Par ailleurs, le mandat de protection future ne prive pas le mandant de sa capacité juridique, et il peut très bien « ne pas jouer le jeu » du mandat, en passant des actes qui s’avèrent finalement inappropriés. Ainsi, il peut s’avérer que le mandat de protection future ne permette pas, en raison de son champ d’application, de protéger suffisamment les intérêts personnels et patrimoniaux de la personne, alors le juge peut très bien décider d’ouvrir une mesure de protection juridique et placer le mandant sous tutelle ou curatelle. Ainsi le juge des tutelles peut révoquer le mandat à la demande de tout intéressé.
En cas de non respect des intérêts patrimoniaux du mandant, le juge peut aussi mettre un terme au mandat de protection future et instaurer une procédure de protection judiciaire plus adaptée.
Conseils
Une fois conclu, la mise en œuvre du mandat de protection future est très aisée, puisqu’il suffit, caricaturalement, d’un certificat médical du médecin et du visa du greffier. Si aucun mandat n’avait été envisagé, les proches auraient demandé l’ouverture d’une mesure de protection juridique : sauvegarde de justice, curatelle ou tutelle. Or ces mesures ne s’ouvrent pas aussi facilement, la procédure est longue est rigide : il y a un examen médical, puis une requête auprès du juge, puis la personne est entendue, éventuellement assistée d’un avocat ou d’un tiers, etc.

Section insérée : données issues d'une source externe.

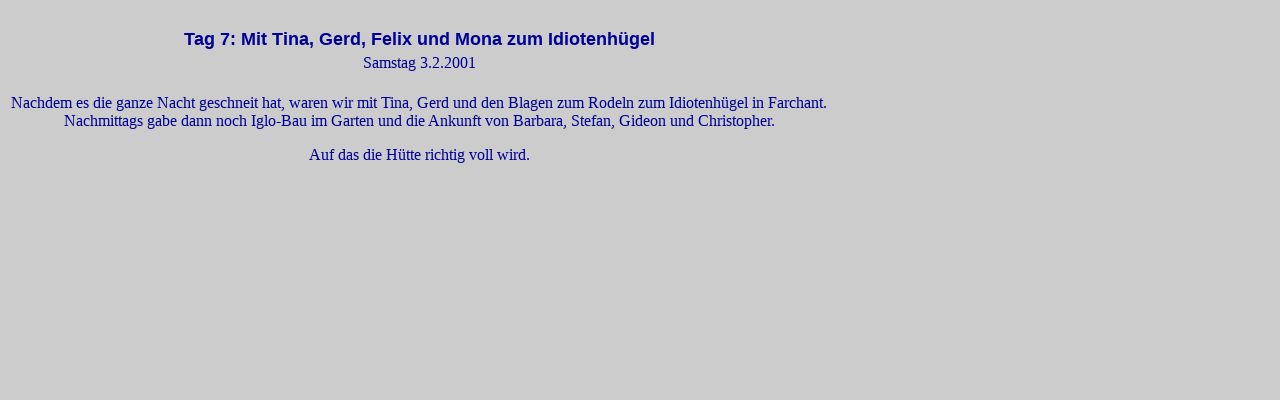

--- FILE ---
content_type: text/html
request_url: http://braun-deutschland.de/gap/page_70.htm
body_size: 961
content:
<!doctype html public "-//w3c//dtd html 4.0 transitional//en">
<html>
<head>
   <meta http-equiv="Content-Type" content="text/html; charset=iso-8859-1">
   <meta name="Author" content="Christian Braun">
   <title>Tag 7: Die Invasion</title>
</head>
<body text="#000099" bgcolor="#CCCCCC" link="#660066" vlink="#CC99CC" alink="#33FF99">
&nbsp;
<table>
<tr>
<td ALIGN=CENTER><b><font face="Verdana, Arial, Helvetica, Sans-Serif"><font size=+1>Tag
7: Mit Tina, Gerd, Felix und Mona zum Idiotenh&uuml;gel</font></font></b></td>
</tr>

<tr>
<td ALIGN=CENTER>Samstag 3.2.2001</td>
</tr>

<tr>
<td ALIGN=CENTER>
<br>Nachdem es die ganze Nacht geschneit hat, waren wir mit Tina, Gerd
und den Blagen zum Rodeln zum Idiotenh&uuml;gel in Farchant.
<br>Nachmittags gabe dann noch Iglo-Bau im Garten und die Ankunft von Barbara,
Stefan, Gideon und Christopher.
<p>Auf das die H&uuml;tte richtig voll wird.</td>
</tr>
</table>

</body>
</html>
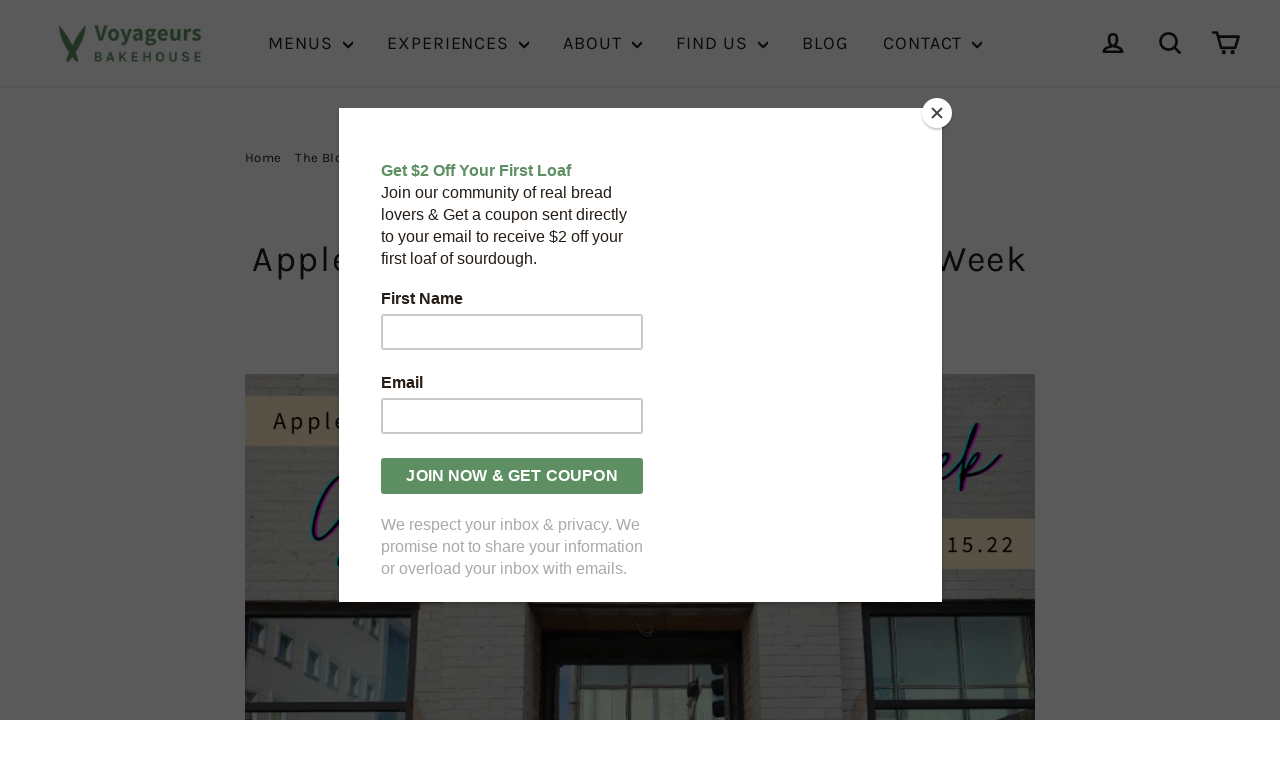

--- FILE ---
content_type: text/css
request_url: https://voyageurs.co/cdn/shop/t/12/assets/custom.scss.css?v=35333311115662099011727321718
body_size: -120
content:
body{padding-top:0!important}.font-dawning{font-family:Dawning of a New Day,sans-sarif}.btn{transition:all .3s,background .3s;transition-duration:.3s,.3s;transition-timing-function:ease,ease;transition-delay:0s,0s}.announcement{border-bottom:1px solid #fff}.grid-product__tag.shipping{background-color:#ffd5d5;color:#111}.btn.btn-secondary{background-color:#f0b864}.btn.btn-secondary:hover,.btn.btn-secondary:focus,.btn.btn-secondary:active{background-color:#c78016}.btn:not(.btn--no-animate):not(.btn--tertiary).btn--white{background-color:#fff;background-image:url(//voyageurs.co/cdn/shop/t/12/assets/button-arrow-black.png);color:#000}.btn.cart__checkout{min-width:160px;color:#fff!important}.site-header{padding-top:0;padding-bottom:0}.site-header .site-header__logo{margin:10px 0}.site-header .site-header__logo img.small--hide{max-width:180px}.sidebar__content{background-color:red!important}.logo-bar .slick-track{display:flex;align-items:center}.logo-bar .slick-track .logo-bar__item{margin-bottom:0}.logo-bar .slick-next{right:-25px}.logo-bar .slick-prev{left:-25px}.logo-bar .slick-arrow{background:transparent}.logo-bar .slick-arrow .icon{width:40px;height:40px;padding:10px}.logo-bar .slick-arrow .icon path{fill:#5d8f62}textarea,input{background:#f3f1e9}.site-footer-secondary{background:#535353!important}.site-footer-secondary .footer__collapsible{display:flex;align-items:center}.site-footer-secondary .footer__title,.site-footer-secondary p{color:#020202!important;color:#fff!important}.site-footer-secondary .footer__title{font-weight:700;font-size:1em}.site-footer-secondary p:not(.footer__title){margin-bottom:0}.site-footer-secondary img{margin-left:10px}@media only screen and (min-width: 590px){.site-footer-secondary{padding:30px 0!important}.page-subnav a{font-size:12px}}
/*# sourceMappingURL=/cdn/shop/t/12/assets/custom.scss.css.map?v=35333311115662099011727321718 */


--- FILE ---
content_type: text/css
request_url: https://voyageurs.co/cdn/shop/t/12/assets/storepickup.scss.css?v=175476342377615096751648337757
body_size: 202
content:
.template-cart .checkoutMethodsContainer{margin-top:1em}#zapiet-delivery-validator__label:after{content:"Check your zip code for delivery in the Greater Green Bay & Appleton areas";font-size:.8em;display:block;text-align:center;font-style:italic;font-weight:400;margin-left:-9px;margin-right:-9px}.template-cart span.step-circle{display:inline-block;width:1.5em;height:1.5em;border:1px solid #222;line-height:1.5em;border-radius:50%}.template-cart #zapiet-delivery-validator{display:none!important}.template-cart #storePickupApp p.error{order:3;font-weight:400!important;text-align:center;font-size:1.125em;margin:2rem 0 0;border-radius:4px;padding:1em;border:1px solid #fad9d9;background-color:#ffebeb;color:#1c1d1d}.template-cart #storePickupApp p.error:before{content:"!";display:inline-block;width:1.5em;height:1.5em;border:2px solid #d02e2e;font-weight:700;color:#d02e2e;line-height:1.5em;border-radius:50%;margin-right:5px}.template-cart #storePickupApp .checkoutMethodsContainer{order:1!important}.template-cart #storePickupApp .checkoutMethodContainer{order:2!important}.template-cart #storePickupApp .checkoutMethodContainer .locations .location.active{background-color:#e3efe4!important}.template-cart #storePickupApp .checkoutMethodContainer .locations .location:hover,.template-cart #storePickupApp .checkoutMethodContainer .locations .location:active,.template-cart #storePickupApp .checkoutMethodContainer .locations .location:focus{background-color:#e3efe4!important}.template-cart #storePickupApp .checkoutMethodContainer #zapietMap~p.success,.template-cart #storePickupApp .checkoutMethodContainer .shipping_note,.template-cart #storePickupApp .checkoutMethodContainer .delivery_note,.template-cart #storePickupApp .checkoutMethodContainer .delivery_success p{font-weight:400!important;font-size:1.125em;margin:2rem 0}.template-cart #storePickupApp .checkoutMethodContainer #zapietMap~p.success:before,.template-cart #storePickupApp .checkoutMethodContainer .shipping_note:before,.template-cart #storePickupApp .checkoutMethodContainer .delivery_note:before,.template-cart #storePickupApp .checkoutMethodContainer .delivery_success p:before{margin-right:5px;display:inline-block;text-align:center;width:1.5em;height:1.5em;border:1px solid #222;line-height:1.5em;border-radius:50%}.template-cart #storePickupApp .buttion.snize-exclude-input,.template-cart #storePickupApp .button.pickadate{background-color:#e3efe4!important}.template-cart #storePickupApp .checkoutMethod.active{background-color:#e3efe4!important;border-color:#e3efe4!important}.template-cart #storePickupApp .checkoutMethod:hover,.template-cart #storePickupApp .checkoutMethod:active,.template-cart #storePickupApp .checkoutMethod:focus{background-color:#e3efe4!important;border-color:#e3efe4!important}#zapiet-delivery-validator #zapiet-delivery-validator__topbar{position:fixed!important;top:inherit!important;bottom:33%!important;left:0!important;right:inherit!important;padding:0!important;margin:0!important;display:flex;border-top-right-radius:14px;border-bottom-right-radius:14px;overflow:hidden;-webkit-box-shadow:-5px 5px 24px -4px rgba(0,0,0,.18);-moz-box-shadow:-5px 5px 24px -4px rgba(0,0,0,.18);box-shadow:-5px 5px 24px -4px #0000002e}#zapiet-delivery-validator #zapiet-delivery-validator__topbar #zapiet-delivery-validator__container{position:relative;background:#fff;max-width:300px!important;padding:1.5rem}#zapiet-delivery-validator #zapiet-delivery-validator__topbar #zapiet-delivery-validator__container #zapiet-delivery-validator__form{display:flex;flex-direction:column;color:#222;padding:0!important;margin:0}#zapiet-delivery-validator #zapiet-delivery-validator__topbar #zapiet-delivery-validator__container #zapiet-delivery-validator__form #zapiet-delivery-validator__label{font-size:1.125em;margin:0!important;text-align:center;font-weight:700}#zapiet-delivery-validator #zapiet-delivery-validator__topbar #zapiet-delivery-validator__container #zapiet-delivery-validator__form .zapiet-delivery-validator__fields{flex-direction:column;font-size:1.125em;margin-top:1rem;margin-right:0;text-align:center}#zapiet-delivery-validator #zapiet-delivery-validator__topbar #zapiet-delivery-validator__container #zapiet-delivery-validator__form .zapiet-delivery-validator__fields #zapiet-delivery-validator__postal_code{background:#efefef!important;min-width:250px;margin:0 0 1rem!important}#zapiet-delivery-validator #zapiet-delivery-validator__topbar #zapiet-delivery-validator__close{position:absolute;right:0!important;left:inherit;top:-8px;padding:.5em}#zapiet-delivery-validator #zapiet-delivery-validator__topbar #zapiet-delivery-validator__close svg{fill:#222!important}#storePickupApp .checkoutMethodsContainer.default .checkoutMethod{display:none!important}#storePickupApp .checkoutMethodsContainer.default .checkoutMethod:first-child{display:block!important}
/*# sourceMappingURL=/cdn/shop/t/12/assets/storepickup.scss.css.map?v=175476342377615096751648337757 */
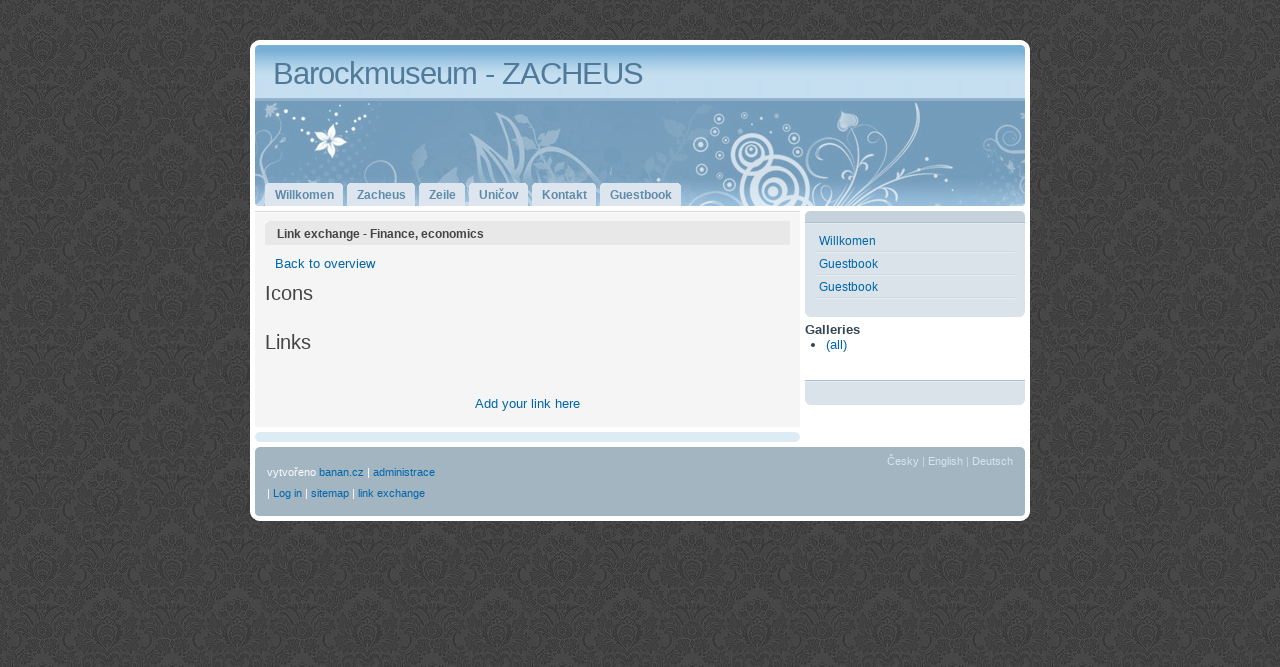

--- FILE ---
content_type: text/html; charset=UTF-8
request_url: http://www.zacheusunicov.cz/de/vymena-odkazu?kat=6
body_size: 2053
content:
<!DOCTYPE html PUBLIC "-//W3C//DTD XHTML 1.0 Transitional//EN" "http://www.w3.org/TR/xhtml1/DTD/xhtml1-transitional.dtd">
<html xmlns="http://www.w3.org/1999/xhtml" dir="ltr">

<head>

<base href="http://www.zacheusunicov.cz/" />
<meta http-equiv="Content-Type" content="text/html; charset=utf-8" />
<meta property="og:image" content="http://www.banan.cz/userFiles/hlavni-panel/fb_banan.jpg" />
<script type="text/javascript" src="js/jquery.js"></script>
<script type="text/javascript" src="file.php?f=js/jquery.ui.js.php"></script>
<script type="text/javascript" src="file.php?f=plugins/thickbox/thickbox.js.php"></script>
<script type="text/javascript" src="js/init.js"></script>
<link rel="stylesheet" type="text/css" href="../plugins/datetimepicker/build/jquery.datetimepicker.min.css" media="all" />
<script type="text/javascript" src="../plugins/datetimepicker/build/jquery.datetimepicker.full.js"></script>
<script type="text/javascript" src="js/s.js"></script>
<script type="text/javascript" src="js/jquery.roundblock.js"></script>
<link href="plugins/nanogallery2-3.0.5/dist/css/nanogallery2.min.css" rel="stylesheet" type="text/css">
<script  type="text/javascript" src="plugins/nanogallery2-3.0.5/dist/jquery.nanogallery2.min.js"></script>
<link rel="stylesheet" href="../plugins/bootstrap_modalonly/css/bootstrap.css">
<script src="../plugins/bootstrap_modalonly/js/bootstrap.js"></script>    
<script type="text/javascript" src="js/jquery.cookie.js"></script>

<!--[if lte IE 6]>
<script type="text/javascript" src="js/jquery.ifixpng.js"></script>
<script type="text/javascript"> $.ifixpng("admin/transparent.gif"); $(function(){ $("div").ifixpng(); }); </script>
<![endif]-->

<meta name="basepathlng" content="de/" />
<meta http-equiv="content-language" content="de" />
<meta name="description" content="Link exchange" />
<meta name="keywords" content="Link exchange" />
<title>Link exchange</title>
<link rel="stylesheet" href="css.php" type="text/css" media="screen,print" />

<style> .paticka_vzhled {display:inline!important;  } </style>
<!--[if IE]> <link rel="stylesheet" type="text/css" href="ie.css" /> <![endif]-->
<!--[if lte IE 7]> <link rel="stylesheet" type="text/css" href="ie7.css" /> <![endif]-->
<script type="text/javascript">
  window.fbAsyncInit = function() {
    FB.init({
      appId      : "486735741442178",
      channelUrl : "//www.zacheusunicov.cz/file.php?f=plugins/facebook/channel.js.php&l=en_US",
      status     : true,
      xfbml      : true
    });
  };
  (function(d, s, id){
     var js, fjs = d.getElementsByTagName(s)[0];
     if (d.getElementById(id)) {return;}
     js = d.createElement(s); js.id = id;
     js.src = "//connect.facebook.net/en_US/all.js";
     fjs.parentNode.insertBefore(js, fjs);
   }(document, "script", "facebook-jssdk"));

</script>
<!--[if lte IE 7]><link rel="stylesheet" type="text/css" href="ie_fixes.css" media="screen" /><![endif]-->
</head>

<body>

<div id="layout_wrapper">
<div id="layout_edgetop"></div>

<div id="layout_container">

	<div id="site_title">

		<h1 class="left"><a href="de/" title="">Barockmuseum - ZACHEUS</a></h1>
		<h2 class="right"></h2>

		<div class="clearer">&nbsp;</div>

	</div>

	<div id="top_separator"></div>

	<div id="navigation">

		<div id="tabs">
			<ul><li><a href="de/"><span>Willkomen</span></a></li><li><a href="de/zacheus"><span>Zacheus</span></a></li><li><a href="de/zeile"><span>Zeile</span></a></li><li><a href="de/unicov"><span>Uničov</span></a></li><li><a href="de/kontakt"><span>Kontakt</span></a></li><li><a href="de/guestbook_196"><span>Guestbook</span></a></li></ul>
			<div class="clearer">&nbsp;</div>

		</div>

	</div>

	<div class="spacer h5"></div>

	<div id="main">

		<div class="left" id="main_left">

			<div id="main_left_content">
		
				<div class="post">
					

					<div class="post_body">
					
					<h1>Link exchange - Finance, economics</h1>
	<p><a href="vymena-odkazu">Back to overview</a><br /></p>
	<h2>Icons</h2>
	<p>
	
	<br />
	</p>
	<h2>Links</h2>
    <p>
	
    </p>
	<div style="text-align: center; padding-top: 30px;">
	<a href="http://www.zacheusunicov.cz/de/vymena-odkazu?a=pridej&amp;kat=6">Add your link here</a>
	</div>
						<br>
					</DIV>
				</div>
		
				<div class="pagenavigation">
					<div class="pagenav">
					</div>
					<div class="pagenav_bottom"></div>
				</div>

			</div>

		</div>

		<div class="right" id="main_right">
	
			<div id="sidebar">
    
	   
	        


    <div class="box">
			<div class="box_title">	</div> 
			    <div class="box_body">
			    
		   
		       <ul><li><a href="de/">Willkomen</a></li><li><a href="de/guestbook_543">Guestbook</a></li><li><a href="de/guestbook_196">Guestbook</a></li></ul> 
		    	</ul>
					    </div>
								<div class="box_bottom"></div>
								
										</div>
										
										
		       
		           <h3>Galleries</h3>
<ul class="sidemenu">

   <li>
		<a href="http://www.zacheusunicov.cz/de/fotogalerie">(all)</a>
	</li>
</ul>
<br><div class="box">

<div class="box_body p10">						    </div>
									<div class="box_bottom"></div>
											</div>
											
											 
			   
			       
			</div>
		</div>

		<div class="clearer">&nbsp;</div>

	</div>

	<div id="footer">

		<div class="left">    <p class="paticka" style=""><p>vytvořeno <a href="http://www.banan.cz/">banan.cz</a> | <a href="admin">administrace</a></p><span class="paticka_user"> | <a href="admin/">Log in</a></span>
<span class="paticka_sitemap"> | <a href="http://www.zacheusunicov.cz/de/sitemap">sitemap</a></span>
<span class="paticka_vymena_odkazu"> | <a href="http://www.zacheusunicov.cz/de/vymena-odkazu">link exchange</a></span>
</p> <!-- banan=rs --></div>

		<div class="right">    <span id="locales"><a href="cz/">Česky</a> | <a href="en/">English</a> | <a href="de/">Deutsch</a></span> 
		      
		      </div>

		<div class="clearer">&nbsp;</div>
	
	</div>

</div>
<div id="layout_edgebottom"></div>
</div>

</body>
</html><!--SQL: 0 | cas: 0.021221160888672 | pamet: 345960-->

Ainsi, parfois, il y a fort à parier que le mandat pourra facilement être mis en œuvre alors qu’on n’aurait pas osé mettre en marche une mesure de protection juridique…
Dans ces circonstances, il peut être opportun de prévoir dans le mandat que celui-ci ne s’ouvrira par exemple qu’après avis conforme de tous les enfants, ou de la majorité des enfants, d’une personne de confiance définie dans le mandat, etc., avec saisie du juge des tutelles en cas de difficultés.
Enfin, le mandat de protection future s’envisage également d’un point de vue professionnel pour les chefs d’entreprise. Il facilite la prise en main par un mandataire en cas d’incapacité temporaire et rassure ainsi le dirigeant, ses héritiers, les actionnaires, les clients, etc.